At the very least, the use of local anesthesia for brit milah should be widely accepted (it is currently in use by the physician-mohels trained through the Brit Milah Board of Reform Judaism). The most effective form of anesthesia currently available, the dorsal penile nerve block, has been shown to reduce crying and distress during circumcision, and appears to be extremely safe. However, it involves two painful injections, and does not mitigate either post-surgical pain or the pain that the baby may experience during the healing process following the removal of healthy tissue.
As for the safety of circumcision, anecdotal evidence should no longer be tolerated. Brit milah certification boards should meticulously follow up on every ceremony and document all perfect circumcisions, as well as all complications. With this policy, we will set an example for the medical profession while fulfilling a Jewish responsibility.
We must also address the reality that Jewish parents are questioning circumcision more than ever before. Some find the pain and risks problematic, some question the ethics of forcing an infant into a covenantal agreement, and some take issue with brit milah in light of their own lack of spiritual conviction about it. This reality is far from bleak; each of these concerns reflects a deep regard for Jewish values.

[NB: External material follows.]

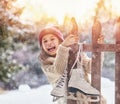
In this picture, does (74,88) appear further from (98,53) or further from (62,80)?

Jews are questioning circumcision for Jewish reasons.
Some Jews are adopting a symbolic interpretation of brit--that is, holding covenant ceremonies without the circumcision. Does this solution unfairly deny the infant his birthright? It seems to me that a symbolic interpretation of brit does not deprive an infant of his Jewish identity any more than a literal interpretation guarantees it. Indeed, a heartfelt, carefully reasoned decision to observe brit symbolically may ultimately do more for Judaism than unthinking adherence to the ritual for its own sake.
Traditionalists will worry that in the face of intermarriage and assimilation, we cannot afford to "water down" Judaism any further by questioning brit milah. I would argue that we cannot afford to force parents to do their questioning outside the faith. If it is our goal for Judaism to flourish, a fresh and honest reappraisal of brit milah will be a significant contribution. Let us approach this task with an open mind and a Jewish heart.